Swap every "snow mound" in the records below for "snow drift", leaving everything else unchanged. Omit the pictures from your copy.
------ Records shown ------
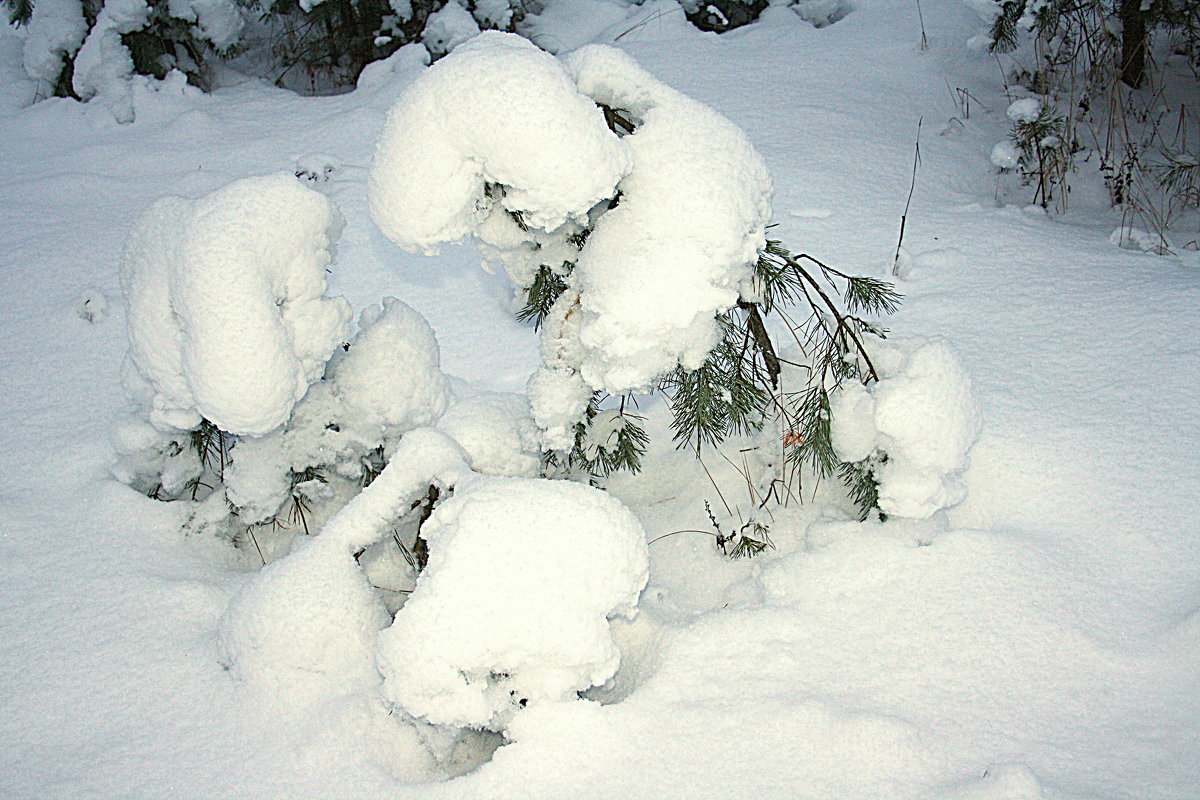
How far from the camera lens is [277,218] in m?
1.98

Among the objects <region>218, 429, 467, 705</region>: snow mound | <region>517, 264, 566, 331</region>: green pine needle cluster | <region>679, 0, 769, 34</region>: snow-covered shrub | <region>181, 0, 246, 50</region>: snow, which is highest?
<region>679, 0, 769, 34</region>: snow-covered shrub

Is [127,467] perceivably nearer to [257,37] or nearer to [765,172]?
[765,172]

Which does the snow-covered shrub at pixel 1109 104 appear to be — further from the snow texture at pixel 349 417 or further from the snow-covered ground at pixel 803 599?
the snow texture at pixel 349 417

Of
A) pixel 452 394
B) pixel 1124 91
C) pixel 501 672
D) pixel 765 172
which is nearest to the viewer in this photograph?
pixel 501 672

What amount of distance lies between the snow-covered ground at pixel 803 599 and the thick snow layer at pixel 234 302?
588 millimetres

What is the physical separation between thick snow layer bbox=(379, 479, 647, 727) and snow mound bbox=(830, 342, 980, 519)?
27.3 inches

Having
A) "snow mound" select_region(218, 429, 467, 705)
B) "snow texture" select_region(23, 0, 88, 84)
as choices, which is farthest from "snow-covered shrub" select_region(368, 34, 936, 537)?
"snow texture" select_region(23, 0, 88, 84)

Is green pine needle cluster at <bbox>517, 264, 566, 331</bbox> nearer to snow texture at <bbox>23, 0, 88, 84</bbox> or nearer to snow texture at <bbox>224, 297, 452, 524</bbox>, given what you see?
snow texture at <bbox>224, 297, 452, 524</bbox>

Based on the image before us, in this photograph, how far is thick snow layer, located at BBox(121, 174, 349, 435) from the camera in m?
1.88

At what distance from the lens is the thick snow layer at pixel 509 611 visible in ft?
5.30

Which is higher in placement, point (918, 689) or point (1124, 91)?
point (1124, 91)

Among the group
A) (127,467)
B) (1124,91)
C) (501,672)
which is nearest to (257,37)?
(127,467)

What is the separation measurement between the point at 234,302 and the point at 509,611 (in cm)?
92

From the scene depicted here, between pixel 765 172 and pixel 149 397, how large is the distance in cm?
175
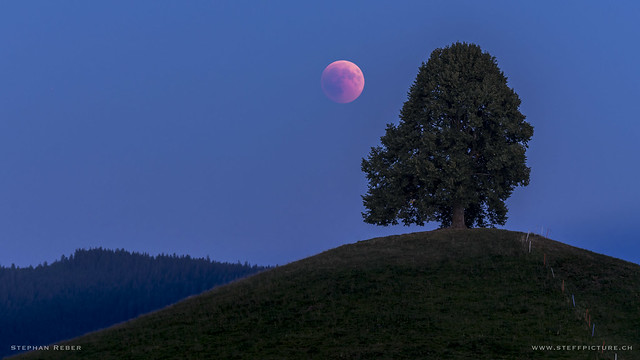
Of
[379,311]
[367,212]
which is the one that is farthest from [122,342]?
[367,212]

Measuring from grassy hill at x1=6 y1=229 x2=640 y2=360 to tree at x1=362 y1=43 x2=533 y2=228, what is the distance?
559 cm

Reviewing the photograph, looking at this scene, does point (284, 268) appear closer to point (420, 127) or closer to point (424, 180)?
point (424, 180)

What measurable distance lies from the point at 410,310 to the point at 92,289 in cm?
10544

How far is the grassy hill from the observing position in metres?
26.8

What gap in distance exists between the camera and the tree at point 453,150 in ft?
160

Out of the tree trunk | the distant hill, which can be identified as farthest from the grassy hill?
the distant hill

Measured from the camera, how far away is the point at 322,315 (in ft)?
------
**Finished task:**
How far from the camera lens is [277,218] in m?
1.98

Among the objects <region>218, 429, 467, 705</region>: snow drift | <region>517, 264, 566, 331</region>: green pine needle cluster | <region>679, 0, 769, 34</region>: snow-covered shrub | <region>181, 0, 246, 50</region>: snow, which is highest?
<region>679, 0, 769, 34</region>: snow-covered shrub

Is [127,467] perceivably nearer to [257,37] or nearer to [765,172]?
[765,172]

Which does the snow-covered shrub at pixel 1109 104 appear to be — further from the snow texture at pixel 349 417 or further from the snow-covered ground at pixel 803 599?
the snow texture at pixel 349 417

Of
A) pixel 452 394
B) pixel 1124 91
C) pixel 501 672
D) pixel 765 172
which is nearest to the viewer in this photograph?
pixel 501 672

What amount of distance lies between the snow-covered ground at pixel 803 599 and the thick snow layer at pixel 234 302?
588 millimetres

What is the physical separation between thick snow layer bbox=(379, 479, 647, 727) and snow drift bbox=(830, 342, 980, 519)?
27.3 inches

Having
A) "snow drift" select_region(218, 429, 467, 705)
B) "snow texture" select_region(23, 0, 88, 84)
as choices, which is farthest from "snow-covered shrub" select_region(368, 34, 936, 537)?
"snow texture" select_region(23, 0, 88, 84)

Is green pine needle cluster at <bbox>517, 264, 566, 331</bbox> nearer to snow texture at <bbox>23, 0, 88, 84</bbox> or nearer to snow texture at <bbox>224, 297, 452, 524</bbox>, given what you see?
snow texture at <bbox>224, 297, 452, 524</bbox>

Based on the image before us, in this photograph, how far is thick snow layer, located at BBox(121, 174, 349, 435) from the camera in m?
1.88

At what distance from the lens is the thick snow layer at pixel 509 611 visible in ft?
5.30

Which is higher in placement, point (918, 689) or point (1124, 91)?
point (1124, 91)

Among the group
A) (127,467)
B) (1124,91)
C) (501,672)
which is nearest to (257,37)?
(127,467)

What is the separation measurement between the point at 234,302 and the point at 509,611 (in cm)?
92

From the scene depicted here, between pixel 765 172 and pixel 149 397, how large is the distance in cm?
175
Of
[379,311]
[367,212]
which is the one that is farthest from [122,342]?
[367,212]

Measuring from grassy hill at x1=6 y1=229 x2=640 y2=360 to tree at x1=362 y1=43 x2=533 y2=228, what is the distance?
559 cm

Reviewing the photograph, looking at this scene, does point (284, 268) appear closer to point (420, 127) or closer to point (424, 180)?
point (424, 180)

What measurable distance lies from the point at 410,310 to the point at 92,289 in cm?
10544

How far is the grassy hill from the observing position in metres?
26.8

What gap in distance exists between the camera and the tree at point 453,150 in ft?
160

Out of the tree trunk | the distant hill, which can be identified as farthest from the grassy hill?
the distant hill

Measured from the camera, how far away is the point at 322,315 (in ft)?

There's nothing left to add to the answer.